Salesforce's Benioff blames forex, execution—but Cramer gives him a pass

Salesforce CEO: Foreign exchange was brutal this quarter

Despite delivering a solid second quarter report card, Salesforce CEO Marc Benioff told CNBC that foreign exchange fluctuations and poor internal execution were to blame for the cloud software company's warning about third quarter revenue.

Salesforce, after Wednesday's closing bell, reported adjusted quarterly profit of 24 cents per share, 2 cents above estimates. Revenue of $2.04 billion was slightly above forecasts.

But those results were overshadowed by the weaker-than-expected forward guidance, and the stock down more than 6 percent drop Thursday. (Click here for the latest CRM quote.)

"Foreign exchange was just brutal in the quarter," Benioff told CNBC's Jim Cramer on "Mad Money" on Wednesday evening.

"Not only did we have Brexit, but we have this precipitous fall of the great British pound, which is how we roll up our European currencies," Benioff said. "That dramatically affected our revenue in the quarter. In fact, we've lost $150 million in revenue for the year through this foreign exchange change. Even through that though, we are raising our revenue guidance for the year."

"We did see a bit of softness in the United States at the very end of the second quarter," Benioff added. He stressed that it was not the result of any industry or macroeconomic forces. "It has to do with our own execution in the United States in the quarter in the end."

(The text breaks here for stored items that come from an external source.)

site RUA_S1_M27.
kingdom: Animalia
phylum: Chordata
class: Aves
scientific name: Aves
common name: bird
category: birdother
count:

"[But] I have a lot of confidence in the second half," he said.

Jim Cramer: Give Salesforce the benefit of the doubt

In his analysis of the interview, Cramer said Thursday on "Squawk on the Street" he sympathized with Benioff and praised his candor.

"I'm giving Mark the benefit of the doubt ... because he didn't lower the year ... but more importantly, he literally did spell out it was his own execution," Cramer said.

"I think this is one where you give him benefit of the doubt because they delivered, delivered, delivered [in the past]. And they were very candid, and straightforward. ... They blamed themselves."